━━━━━ DATASET

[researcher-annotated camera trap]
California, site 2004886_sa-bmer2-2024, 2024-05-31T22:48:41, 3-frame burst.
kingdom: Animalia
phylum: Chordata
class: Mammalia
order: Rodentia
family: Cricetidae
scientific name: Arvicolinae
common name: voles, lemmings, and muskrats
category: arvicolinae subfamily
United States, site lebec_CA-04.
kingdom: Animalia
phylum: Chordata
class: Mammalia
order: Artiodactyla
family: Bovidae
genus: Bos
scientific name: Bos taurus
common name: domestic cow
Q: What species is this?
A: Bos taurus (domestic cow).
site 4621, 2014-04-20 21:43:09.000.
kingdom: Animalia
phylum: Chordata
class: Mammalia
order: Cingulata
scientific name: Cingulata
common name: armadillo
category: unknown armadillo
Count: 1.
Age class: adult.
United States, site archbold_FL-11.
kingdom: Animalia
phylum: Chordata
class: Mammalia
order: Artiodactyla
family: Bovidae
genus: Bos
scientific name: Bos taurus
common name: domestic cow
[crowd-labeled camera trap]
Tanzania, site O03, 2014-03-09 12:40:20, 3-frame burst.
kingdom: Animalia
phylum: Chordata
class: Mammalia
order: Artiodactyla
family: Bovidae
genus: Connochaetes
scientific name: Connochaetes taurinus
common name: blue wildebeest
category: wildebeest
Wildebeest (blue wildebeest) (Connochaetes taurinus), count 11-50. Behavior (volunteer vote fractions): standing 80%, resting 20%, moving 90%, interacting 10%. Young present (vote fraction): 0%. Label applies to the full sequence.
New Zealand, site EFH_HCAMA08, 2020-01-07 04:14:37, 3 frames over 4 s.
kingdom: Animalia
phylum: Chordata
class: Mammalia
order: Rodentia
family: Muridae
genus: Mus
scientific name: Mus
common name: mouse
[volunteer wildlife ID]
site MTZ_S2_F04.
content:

━━━━━━━━━━

--- WHAT YOU WILL DO ---
Each line above needs to be returned exactly as it is.

--- EXERCISE SOLUTION ---
[researcher-annotated camera trap]
California, site 2004886_sa-bmer2-2024, 2024-05-31T22:48:41, 3-frame burst.
kingdom: Animalia
phylum: Chordata
class: Mammalia
order: Rodentia
family: Cricetidae
scientific name: Arvicolinae
common name: voles, lemmings, and muskrats
category: arvicolinae subfamily
United States, site lebec_CA-04.
kingdom: Animalia
phylum: Chordata
class: Mammalia
order: Artiodactyla
family: Bovidae
genus: Bos
scientific name: Bos taurus
common name: domestic cow
Q: What species is this?
A: Bos taurus (domestic cow).
site 4621, 2014-04-20 21:43:09.000.
kingdom: Animalia
phylum: Chordata
class: Mammalia
order: Cingulata
scientific name: Cingulata
common name: armadillo
category: unknown armadillo
Count: 1.
Age class: adult.
United States, site archbold_FL-11.
kingdom: Animalia
phylum: Chordata
class: Mammalia
order: Artiodactyla
family: Bovidae
genus: Bos
scientific name: Bos taurus
common name: domestic cow
[crowd-labeled camera trap]
Tanzania, site O03, 2014-03-09 12:40:20, 3-frame burst.
kingdom: Animalia
phylum: Chordata
class: Mammalia
order: Artiodactyla
family: Bovidae
genus: Connochaetes
scientific name: Connochaetes taurinus
common name: blue wildebeest
category: wildebeest
Wildebeest (blue wildebeest) (Connochaetes taurinus), count 11-50. Behavior (volunteer vote fractions): standing 80%, resting 20%, moving 90%, interacting 10%. Young present (vote fraction): 0%. Label applies to the full sequence.
New Zealand, site EFH_HCAMA08, 2020-01-07 04:14:37, 3 frames over 4 s.
kingdom: Animalia
phylum: Chordata
class: Mammalia
order: Rodentia
family: Muridae
genus: Mus
scientific name: Mus
common name: mouse
[volunteer wildlife ID]
site MTZ_S2_F04.
content:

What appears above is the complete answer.